At the bottom of the salt cellar was nothing more than a fine, powdery coating, but she pressed her finger into the dust and imagined she was tracing a picture on a frosted window, cool and crackling with miniature spears of sharp elven ice, before rubbing the remnants of the seasoning into the bowl.  It wasn’t enough, but if she didn’t stir it in all the way, perhaps the echoing tang of the expensive spice would still shine through.

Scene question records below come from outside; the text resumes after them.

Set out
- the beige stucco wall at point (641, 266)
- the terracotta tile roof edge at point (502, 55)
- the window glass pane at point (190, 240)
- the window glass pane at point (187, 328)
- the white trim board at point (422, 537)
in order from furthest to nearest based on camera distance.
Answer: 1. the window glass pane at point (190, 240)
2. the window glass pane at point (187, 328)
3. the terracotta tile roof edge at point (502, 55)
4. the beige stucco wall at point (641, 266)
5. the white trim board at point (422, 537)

Yawo wasn’t pleased.  He had gotten accustomed to finer things during his time away from home, and no longer savored his sister’s cooking as much as he had before getting sick.  The infirmary had been as elegant as a palace, and cost nearly as much to live in, but Maala hadn’t had a choice.  She had hoped the physician would keep him there, and put the child to work when he was cured, to take him off her hands no matter how much she loved him, but the physician hadn’t been able to. 

He hadn’t done much, in fact, except shake his head a lot and take the coins she had earned through a labor she didn’t wish her younger brother to know about.  The little boy was still sick, and rice gruel with a dusting of salt wasn’t going to make him better. 

Nothing would, the physician had told her, and she had spent long nights, wide open, gauging the truth in his words.  He told her it would only be weeks before the tightness in her heart burst its banks and spilled into aching grief to flood an unmarked hole in the earth.  He had said the same thing about her parents, when the dark bile cough came to the village, and he had been wrong.  It had been less than a day. 

More than a year had passed since she had begged him to save them.  He had tried, after she had finally given him much more than begging, but her resistance had rendered it too late.  More than a year, she sighed, brushing her fingers over the sleeping baby’s feathery hair as she brought Yawo’s bowl to his bedside.  He ate it all, which pleased her, and rendered his quiet complaints less bitter as she ladled the boiled rice into his open mouth.

There was none left for her, but that didn’t matter.  She was not hungry for bland and watery gruel.  She would sup on something far brighter that night unless the physician listened to her, she thought grimly as she tucked the sharp boning knife into her skirt.  There was no truth in his words.  There couldn’t be.  She had given him too much.

Yawo was lost in slumber by the time she slipped from the hut.  She had been practicing for days, and she knew she would return before her brother or her baby woke.  There was medicine.  She had seen it on the shelf behind the glass.  There were no more coins to use for salt, maybe, but the physician would be the one to pay dearly if he did not help her.  She would give him nothing.  She would not make the same mistake again.